Howard Chandler Christy, creator of the “Christy girl” (as iconic as the earlier “Gibson girl”), is perhaps the best known of these artists. Meanwhile, James Montgomery Flagg designed perhaps the most famous poster of the era: the often reproduced and even more often parodied image of Uncle Sam proclaiming, “I want YOU for U.S. Army.”

A Red Cross poster depicts nurses.Although these posters were reproduced in large numbers at the time, they were considered disposable, and most were discarded after the war. Sanchez’s collection, therefore, is a rare trove, representing the emergence of modern nursing as nurses transformed themselves from Victorian domestic workers to health care professionals through national service and advanced education.

Invalid feeders, and similar devices called pap boats, were used to provide fluids to infants and weakened patients before intravenous therapy was universally available. The half-open, pear-shaped vessels have a handle at one end and a spout at the other to allow caregivers to gently administer oral nourishment and medication.

“I didn’t know they existed until Eleanor brought some to class one day,” Sanchez says, but her interest in them grew to the point that she researched and co-authored an article with Herrmann titled “Feeding Infants, Invalids, and the Infirm,” which was published in the Western Journal of Nursing Research in August 1997.

Their article states: “Known to have existed as early as the 17th century, most of the vessels were produced before the turn of the 20th century. Although occasionally used as late as World War II, they are rarely used today.
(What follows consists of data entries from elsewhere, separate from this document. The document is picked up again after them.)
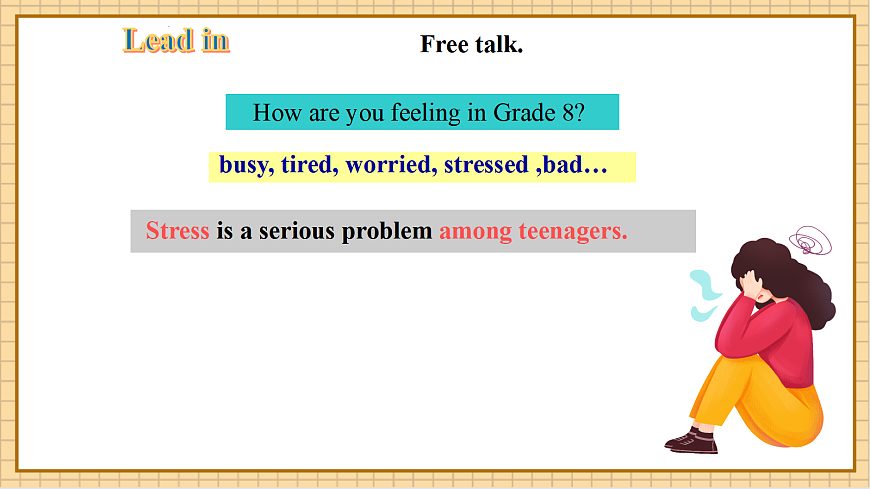 Lead in

Free talk.

How are you feeling in Grade 8?

busy, tired, worried, stressed ,bad…

Stress is a serious problem among teenagers.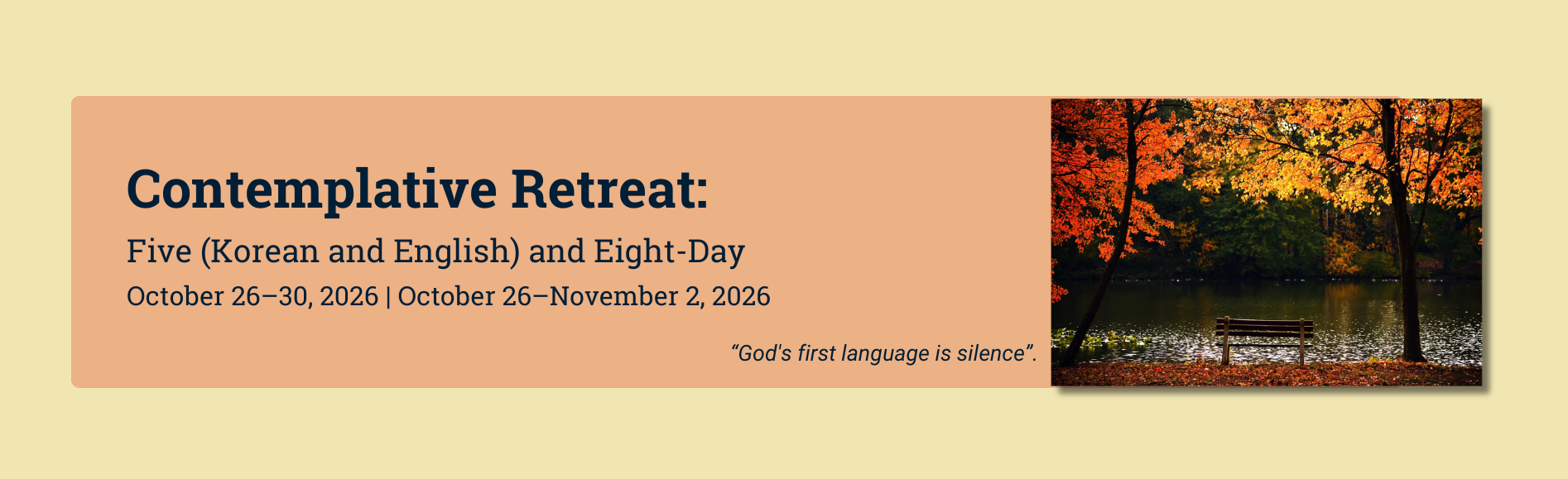 Contemplative Retreat:

Five (Korean and English) and Eight-Day

October 26–30, 2026 | October 26–November 2, 2026

“God's first language is silence”.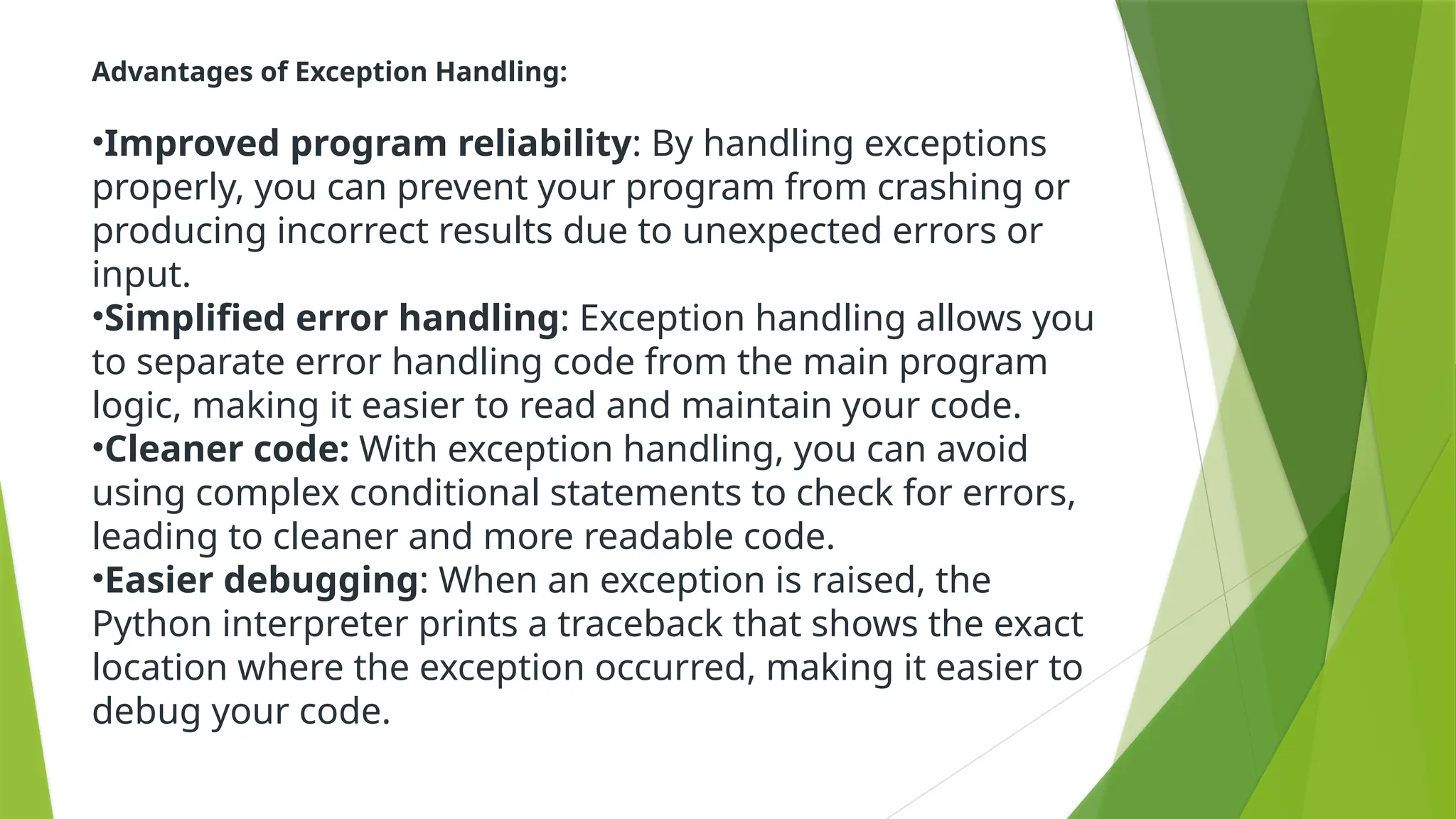 Advantages of Exception Handling:

•Improved program reliability: By handling exceptions properly, you can prevent your program from crashing or producing incorrect results due to unexpected errors or input.
•Simplified error handling: Exception handling allows you to separate error handling code from the main program logic, making it easier to read and maintain your code.
•Cleaner code: With exception handling, you can avoid using complex conditional statements to check for errors, leading to cleaner and more readable code.
•Easier debugging: When an exception is raised, the Python interpreter prints a traceback that shows the exact location where the exception occurred, making it easier to debug your code.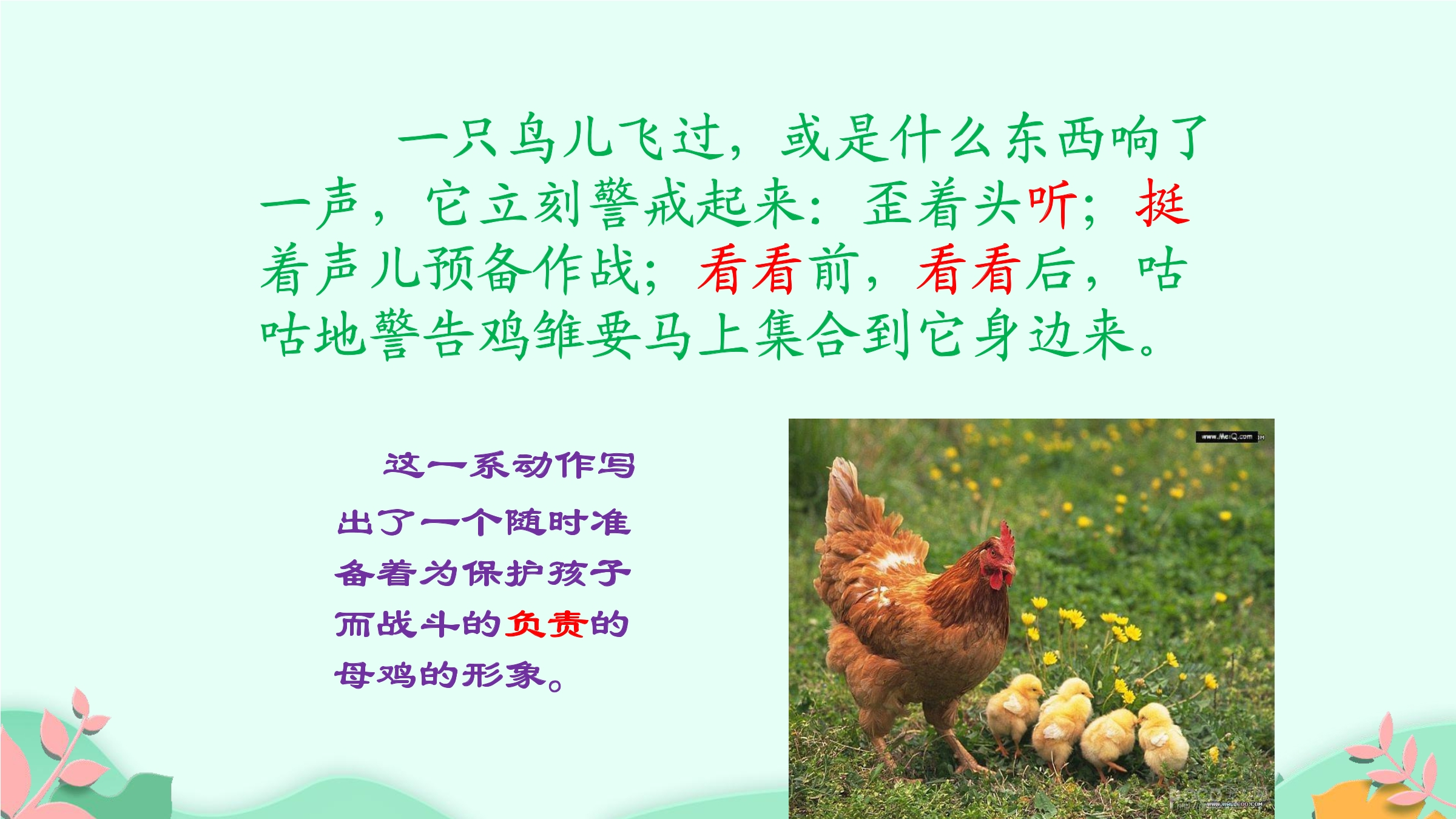 一只鸟儿飞过，或是什么东西响了一声，它立刻警戒起来：歪着头听；挺着声儿预备作战；看看前，看看后，咕咕地警告鸡雏要马上集合到它身边来。

这一系动作写出了一个随时准备着为保护孩子而战斗的负责的母鸡的形象。

www.MeiQ.com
Consequently, both types of vessels have become sought-after collectors’ items, not only for their immense variety and aesthetic appeal, but for their significance as hallmark artifacts of an era in nursing care.”

Sanchez says she knew she wanted to be a nurse as early as third or fourth grade. “I wrote an essay about it,” she says. “I remember I couldn’t spell the word ‘nurse’ and had to look it up.”

A Red Cross poster depicts nurses.Sanchez began her nursing career as a licensed practical nurse at St. Francis Hospital in Hartford. She then became a registered nurse after studying at Mohegan Community College (now Three Rivers Community College) and earned her Bachelor of Science in nursing from Central Connecticut State University. When she decided to continue her education at the graduate level, she came to UConn — earning her master’s in 1995 and returning for a one-year graduate certificate program from 1996 to 1997.

Although she has since retired from nursing, Sanchez carried her love for the industry through the curation of her historical collection.

“It really became a passion of mine,” she says. “These posters and invalid feeders used to make me smile, but I’m a different person now. I wanted to make sure they stayed with a nurse. I’m a steward of this part of nursing history and now UConn has become the steward.”